OUT  = ROOT / "outputs"
for p in (ROOT, DATA, OUT):
    p.mkdir(parents=True, exist_ok=True)
print("Project root:", ROOT)


In [None]:
from google.colab import drive
drive.mount('/content/drive')

# Where to save copies so they persist across sessions
DRIVE_DIR = "/content/drive/MyDrive/SentimentAnalysis_bias_study"
import os
os.makedirs(DRIVE_DIR, exist_ok=True)
print("Drive dir:", DRIVE_DIR)


In [None]:
!pip -q install --upgrade pip
!pip -q install \
  praw==7.7.1 \
  pandas==2.2.2 \
  tqdm==4.66.5 \
  pyarrow==17.0.0 \
  langdetect==1.0.9 \
  langid==1.1.6 \
  emoji==2.12.1

# Torch often preinstalled. If missing, uncomment the next line:
# !pip -q install torch torchvision torchaudio --index-url https://download.pytorch.org/whl/cu121

# For modeling later (not used in scraping yet, but we pin early)
!pip -q install \
  scikit-learn==1.5.1 \
  transformers==4.43.3 \
  datasets==2.20.0 \
  accelerate==0.33.0 \
  shap==0.45.1 \
  fairlearn==0.10.0 \
  aif360==0.6.1


In [None]:
!pip install --upgrade tqdm


In [None]:
import importlib.metadata as importlib_metadata
import pandas as pd, praw, sklearn, transformers, datasets, shap, fairlearn
import pyarrow

def pkg_ver(pkg_name):
    try:
        return importlib_metadata.version(pkg_name)
    except importlib_metadata.PackageNotFoundError:
        return "Not installed"

print("praw:", praw.__version__)
print("pandas:", pd.__version__)
print("pyarrow:", pyarrow.__version__)
print("langdetect:", pkg_ver("langdetect"))
print("langid:", pkg_ver("langid"))
print("scikit-learn:", sklearn.__version__)
print("transformers:", transformers.__version__)
print("datasets:", datasets.__version__)
print("shap:", shap.__version__)
print("fairlearn:", fairlearn.__version__)


praw: 7.7.1
pandas: 2.2.2
pyarrow: 17.0.0
langdetect: 1.0.9
langid: 1.1.6
scikit-learn: 1.5.1
transformers: 4.43.3
datasets: 2.20.0
shap: 0.45.1
fairlearn: 0.10.0


In [None]:
from getpass import getpass

# Prompt without showing what you type
CLIENT_ID = getpass("**************")
CLIENT_SECRET = getpass("**************")
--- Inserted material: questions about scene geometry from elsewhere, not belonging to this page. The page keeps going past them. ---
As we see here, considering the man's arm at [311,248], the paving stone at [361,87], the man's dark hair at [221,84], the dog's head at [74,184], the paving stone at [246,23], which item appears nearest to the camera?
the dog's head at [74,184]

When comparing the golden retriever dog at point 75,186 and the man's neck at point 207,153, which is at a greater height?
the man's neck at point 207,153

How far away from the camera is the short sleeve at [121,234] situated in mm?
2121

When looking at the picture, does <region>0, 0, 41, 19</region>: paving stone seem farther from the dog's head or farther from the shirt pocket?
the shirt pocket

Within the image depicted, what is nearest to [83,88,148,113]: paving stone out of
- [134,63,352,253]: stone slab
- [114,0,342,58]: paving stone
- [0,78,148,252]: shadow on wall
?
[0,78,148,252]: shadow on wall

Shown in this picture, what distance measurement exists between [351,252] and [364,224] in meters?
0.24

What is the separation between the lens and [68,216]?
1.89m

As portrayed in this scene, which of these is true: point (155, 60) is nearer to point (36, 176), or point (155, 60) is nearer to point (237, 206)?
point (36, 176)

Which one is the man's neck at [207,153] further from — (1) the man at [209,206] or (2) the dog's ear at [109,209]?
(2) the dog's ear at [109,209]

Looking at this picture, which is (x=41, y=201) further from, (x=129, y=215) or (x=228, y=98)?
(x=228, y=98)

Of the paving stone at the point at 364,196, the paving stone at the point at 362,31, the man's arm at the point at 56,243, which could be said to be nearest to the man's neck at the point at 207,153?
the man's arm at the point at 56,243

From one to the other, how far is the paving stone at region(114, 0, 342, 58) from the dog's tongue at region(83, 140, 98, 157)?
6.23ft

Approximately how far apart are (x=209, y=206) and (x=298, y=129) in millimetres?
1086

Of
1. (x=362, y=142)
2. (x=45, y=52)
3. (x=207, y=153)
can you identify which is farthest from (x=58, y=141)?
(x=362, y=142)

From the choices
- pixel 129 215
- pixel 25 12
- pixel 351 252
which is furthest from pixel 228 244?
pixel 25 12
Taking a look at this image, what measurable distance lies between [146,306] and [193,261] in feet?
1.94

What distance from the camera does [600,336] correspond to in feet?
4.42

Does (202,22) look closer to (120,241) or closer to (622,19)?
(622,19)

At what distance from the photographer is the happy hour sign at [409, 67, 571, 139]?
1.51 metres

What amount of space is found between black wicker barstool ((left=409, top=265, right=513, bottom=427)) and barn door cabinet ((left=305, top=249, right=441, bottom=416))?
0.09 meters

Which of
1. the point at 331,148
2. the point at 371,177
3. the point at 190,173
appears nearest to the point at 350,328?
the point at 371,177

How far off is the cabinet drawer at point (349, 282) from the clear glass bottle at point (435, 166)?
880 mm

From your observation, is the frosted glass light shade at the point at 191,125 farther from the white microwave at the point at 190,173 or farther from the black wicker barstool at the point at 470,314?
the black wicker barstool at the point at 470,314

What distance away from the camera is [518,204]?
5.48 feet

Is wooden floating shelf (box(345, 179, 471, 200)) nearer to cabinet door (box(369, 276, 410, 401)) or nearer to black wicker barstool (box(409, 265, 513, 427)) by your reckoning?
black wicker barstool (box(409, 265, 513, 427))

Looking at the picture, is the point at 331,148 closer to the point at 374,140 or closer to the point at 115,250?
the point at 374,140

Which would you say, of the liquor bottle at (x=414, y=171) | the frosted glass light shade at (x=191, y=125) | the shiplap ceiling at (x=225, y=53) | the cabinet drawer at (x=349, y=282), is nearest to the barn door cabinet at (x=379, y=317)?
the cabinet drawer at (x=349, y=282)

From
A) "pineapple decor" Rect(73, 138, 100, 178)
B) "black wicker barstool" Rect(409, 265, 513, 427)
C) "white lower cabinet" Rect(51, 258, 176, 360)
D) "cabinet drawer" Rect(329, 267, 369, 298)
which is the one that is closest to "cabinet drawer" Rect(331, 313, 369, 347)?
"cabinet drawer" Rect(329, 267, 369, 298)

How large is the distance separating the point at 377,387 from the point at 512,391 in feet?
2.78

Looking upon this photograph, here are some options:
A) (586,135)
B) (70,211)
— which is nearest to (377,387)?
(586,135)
# Set a descriptive user agent (required by Reddit API rules)
USER_AGENT = "SentimentAnalysis-Bias-Study/1.0 (academic research; contact: akatuwal1@cougars.ccis.edu)"

import praw
reddit = praw.Reddit(
    client_id=CLIENT_ID,
    client_secret=CLIENT_SECRET,
    user_agent=USER_AGENT,
    check_for_async=False
)
reddit.read_only = True

# Quick test fetch from r/Anxiety
test_post = next(reddit.subreddit("Anxiety").new(limit=1))
print("Connection OK. Example post title:")
print(test_post.title[:80], "...")


In [None]:
from getpass import getpass
import requests

def clean(s):
    return s.strip().strip("\n").strip("\r")
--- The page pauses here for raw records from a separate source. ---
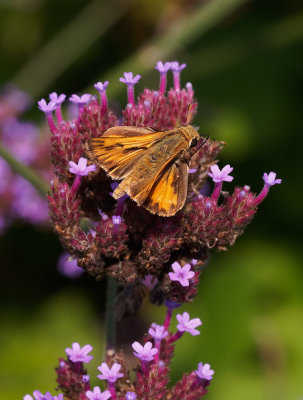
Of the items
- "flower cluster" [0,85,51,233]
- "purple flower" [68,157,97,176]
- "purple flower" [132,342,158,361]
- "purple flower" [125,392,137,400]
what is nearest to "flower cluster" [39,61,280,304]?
"purple flower" [68,157,97,176]

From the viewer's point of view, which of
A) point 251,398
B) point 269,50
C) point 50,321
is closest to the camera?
point 251,398

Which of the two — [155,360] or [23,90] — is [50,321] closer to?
[23,90]

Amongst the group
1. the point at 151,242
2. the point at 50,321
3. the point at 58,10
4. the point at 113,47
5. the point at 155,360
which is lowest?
the point at 155,360

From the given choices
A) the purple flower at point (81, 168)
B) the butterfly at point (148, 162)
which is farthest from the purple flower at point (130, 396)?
the purple flower at point (81, 168)

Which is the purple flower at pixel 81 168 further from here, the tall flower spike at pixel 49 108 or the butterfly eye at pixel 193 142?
the butterfly eye at pixel 193 142

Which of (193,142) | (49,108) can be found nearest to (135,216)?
(193,142)

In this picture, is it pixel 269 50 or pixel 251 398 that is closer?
pixel 251 398

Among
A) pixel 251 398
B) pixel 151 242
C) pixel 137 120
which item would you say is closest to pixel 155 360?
pixel 151 242

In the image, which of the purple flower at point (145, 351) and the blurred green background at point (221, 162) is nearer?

CLIENT_ID = clean(getpass("***************"))
CLIENT_SECRET = clean(getpass("****************"))
USER_AGENT = "MH-Bias-Study/1.0 (academic; contact: your_email@example.com)"
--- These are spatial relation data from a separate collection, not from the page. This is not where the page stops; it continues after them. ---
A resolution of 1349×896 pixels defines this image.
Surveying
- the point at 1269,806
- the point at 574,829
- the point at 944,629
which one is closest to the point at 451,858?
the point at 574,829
# 1) Try client_credentials grant (app-only read-only)
resp = requests.post(
    "https://www.reddit.com/api/v1/access_token",
    data={"grant_type": "client_credentials"},
    auth=(CLIENT_ID, CLIENT_SECRET),
    headers={"User-Agent": USER_AGENT},
    timeout=20
)

print("Status:", resp.status_code)
print(resp.text[:500])

if resp.status_code == 200:
    token = resp.json().get("access_token")
    print("\n✅ Token received. Your credentials are valid.")
else:
    print("\n❌ Could not get a token. Check these:")
    print("  • App type must be 'script' (shows 'personal use script' under the name).")
    print("  • Client ID is the short string under the app name (NOT the secret).")
    print("  • Client Secret is the long value labeled 'secret'.")
    print("  • Redirect URI can be http://localhost:8080 (but not used for script auth).")
    print("  • No extra spaces/newlines in ID/secret.")